The second term, often abbreviated as Cm, relates to mass transfer, also in the mobile phase and is the major difference between Golay’s equation for capillary columns and the original van Deemter equation for packed columns. Capillary columns usually have much larger phase ratios (volume of mobile phase divided by volume of stationary phase) than packed columns, so mass transfer in the mobile phase becomes important. Note that in this term, the same diffusion coefficient described above is now in the denominator and the average carrier gas velocity (v0) is in the numerator, suggesting a proportional (linear) relationship between HETP and carrier gas velocity.
Additional variables in the Cm term include the square of the column radius, r2, and a complex polynomial of the retention factor (k). Note that all of the variables, except for the column radius are temperature dependent and that the retention factor is also related to the column dimensions and average linear gas velocity.
The third term, Cs, relates to mass transfer in the stationary phase. Like the Cm term, the Cs term is linear with the average carrier gas velocity and the square of the column radius (v0 and r02). Also, similar to the Cs term, the denominator includes a diffusion coefficient, this time in the liquid phase, which depends on the specific analyte, liquid phase and temperature. Additionally, the analyte partition coefficient (c) into the liquid phase is part of the denominator. The term also includes a polynomial function of the retention factor (k).
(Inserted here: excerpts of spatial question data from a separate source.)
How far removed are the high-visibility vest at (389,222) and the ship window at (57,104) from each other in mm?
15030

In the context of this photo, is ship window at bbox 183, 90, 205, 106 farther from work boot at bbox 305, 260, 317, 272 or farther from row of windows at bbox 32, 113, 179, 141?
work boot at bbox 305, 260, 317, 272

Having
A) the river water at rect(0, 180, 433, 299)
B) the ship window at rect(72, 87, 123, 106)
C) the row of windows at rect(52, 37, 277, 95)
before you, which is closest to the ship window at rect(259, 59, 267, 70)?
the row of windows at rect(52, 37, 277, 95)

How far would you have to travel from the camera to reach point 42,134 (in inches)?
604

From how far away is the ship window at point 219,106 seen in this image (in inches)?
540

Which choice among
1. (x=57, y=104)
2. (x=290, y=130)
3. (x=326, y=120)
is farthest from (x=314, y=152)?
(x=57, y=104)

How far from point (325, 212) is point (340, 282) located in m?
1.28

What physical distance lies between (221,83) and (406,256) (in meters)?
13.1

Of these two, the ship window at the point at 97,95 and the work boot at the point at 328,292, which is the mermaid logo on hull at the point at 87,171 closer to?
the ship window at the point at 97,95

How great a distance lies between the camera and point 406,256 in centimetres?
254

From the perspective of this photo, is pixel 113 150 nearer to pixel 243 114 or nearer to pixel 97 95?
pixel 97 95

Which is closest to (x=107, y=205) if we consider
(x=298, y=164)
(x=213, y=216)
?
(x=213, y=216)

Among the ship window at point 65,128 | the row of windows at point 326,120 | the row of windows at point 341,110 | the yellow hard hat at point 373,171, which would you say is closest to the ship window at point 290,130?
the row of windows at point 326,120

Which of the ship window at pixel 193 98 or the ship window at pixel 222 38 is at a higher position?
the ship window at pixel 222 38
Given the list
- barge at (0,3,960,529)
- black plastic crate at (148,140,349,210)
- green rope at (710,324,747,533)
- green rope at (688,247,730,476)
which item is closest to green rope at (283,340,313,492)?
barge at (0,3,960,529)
Taken together, the three terms of the expression describing HETP, as presented by Golay, have numerous dependencies, and many of the variables that make up the equation have their own dependencies. The column radius is fixed and appears in two of the three terms. All the other variables are dependent on temperature. The average carrier gas velocity is dependent on the choice of carrier gas, the column dimensions (length and inside diameter), and temperature. The partition coefficient depends on the chemical nature of the analyte and stationary phase and the retention factor depends on the partition coefficient, column phase ratio and is further related to the average carrier gas velocity.
In our next installment, we will examine these dependences and the assumptions upon which our traditional view of HETP, based on the “Golay Equation,” are founded. We will also discuss their relevance in today’s capillary GC The major changes between thinking about GC from the 1950s when these ideas were developed and today include: the nearly universal use of temperature programming, smaller diameter capillary columns, thinner stationary phase films, and high vacuum column outlets, as seen in GC–mass spectrometry (MS). We will see that many of the traditional views that we were all taught (and still teach) about HETP, peak broadening and peak widths in gas chromatography deserve some new thinking.
(1) A.I.M. Keulemans, Gas Chromatography (Reinhold, New York, NY, 1959), pp. 106–139.
(2) H.M. McNair and E.J. Bonelli, Basic Gas Chromatography (Varian, Palo Alto, CA, 1965).
(3) M.J.E. Golay, “Theory of Chromatography In Open and Open Tubular Columns With Round and Rectangular Cross Sections,” in D.H. Desty (ed), Gas Chromatography 1958 (Butterworths, London, United Kingdom, 1958), pp. 36–55.
(4) C.S.G. Phillips and F. Sjenitzer, “Discussion: Authors’ Additional Comments,” in D.H. Desty (ed), Gas Chromatography 1958 (Butterworths, London, United Kingdom, 1958), pp. 65–66.
(5) H.M. McNair, J.M. Miller and N.H. Snow, Basic Gas Chromatography (John Wiley and Sons, Hoboken, NJ, 3rd ed., 2019), pp. 15–36.
(6) L.M. Blumberg, “Theory of Gas Chromatography,” in C.F. Poole (ed), Gas Chromatography (Elsevier, Amsterdam, The Netherlands, 2nd ed., 2021), pp. 48–67.